Тут же обернулась через плечо.

— Это ужасно тяжело, должно быть, — тихо проговорила я, решив всё же высказать то, что мне хотелось сказать ещё до гадания. — Знать, что кто-то вскоре умрёт, и не иметь права предупредить его об этом.

Баньши раскрыла губы, выпустив наружу дымное колечко. Глядя, как оно тает, оставляя после себя лишь черносливовый флёр, пожала плечами.

— У всего есть своя цена.
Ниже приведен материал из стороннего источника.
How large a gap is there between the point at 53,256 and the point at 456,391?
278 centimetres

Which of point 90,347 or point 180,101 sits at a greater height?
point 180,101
Даже у того, что мы называем дарами. Просто за одни вещи ты платишь таким же, как ты, а за другие — судьбе или богам. За что-то расплачиваешься золотом, за что-то — страданиями и душевным покоем. К счастью, чаще всего мы можем выбрать, чем и за что хотим заплатить… главное — не забывать, что плата неизбежна, — голос мисс Туэ был почти равнодушным. — Когда ты зажжёшь свечу, она отбросит тень. Взамен того, что ты приобретёшь, ты что-то потеряешь. Ты не можешь получить всего, а потому главное — понять, что для тебя важнее всего другого. Чем ты готов пожертвовать. Чем готов расплатиться, чтобы получить действительно желанное. Любовью ради карьеры или карьерой ради любви. Годами лишений ради безмятежной старости. Болью тех, кому не хочется причинять боль, ради собственной радости. Талантом ради быстрой и быстротечной славы. Трудностями земной жизни, безвестностью или ранней могилой — ради того, чтобы твои творения пронесли твоё имя сквозь века. Если гнаться за всем и сразу, рискуешь потерять всё. — Прежде чем снова поднести трубку к губам, она чуть прищурила один глаз. — У твоего счастья тоже есть своя цена. И надеюсь, у тебя хватит смелости и ума отдать судьбе то, что она потребует.

Я промолчала. Отвернувшись, продолжила свой путь к выходу.

Снова замерла, остановленная одним мягким, коротким словом.

— Девочка…

Я оглянулась, встречая прощальный пепельный взгляд той, что служила Владычице Предопределённости.

— В момент, когда окажешься на перепутье, вспомни мои слова. — В глазах баньши туманной дымкой таяла печаль. — Не делай этого. Не нужно. Ты его не спасёшь.

Медленно отняла мундштук от губ, пока в моей крови разливался тоскливый холод, — и очень, очень тихо добавила:

— И никто не спасёт.

Глава семнадцатая,

в которой случается нежданная встреча

На большом представлении в шапито, куда меня повели остальные, я сидела точно во сне. Передо мной прыгали через огненные кольца дрессированные звери, акробаты танцевали на канатах, а иллюзионисты разворачивали фантастические зрелища, обращая шляпы зрителей в тропических птиц или создавая вокруг морок морского дна, срывая бурю аплодисментов… Но я видела перед глазами не это, а шатёр баньши и видения, представшие моему взору в хрустальном шаре. Кружившие голову вихрем догадок и вопросов, на которые я не находила ответа.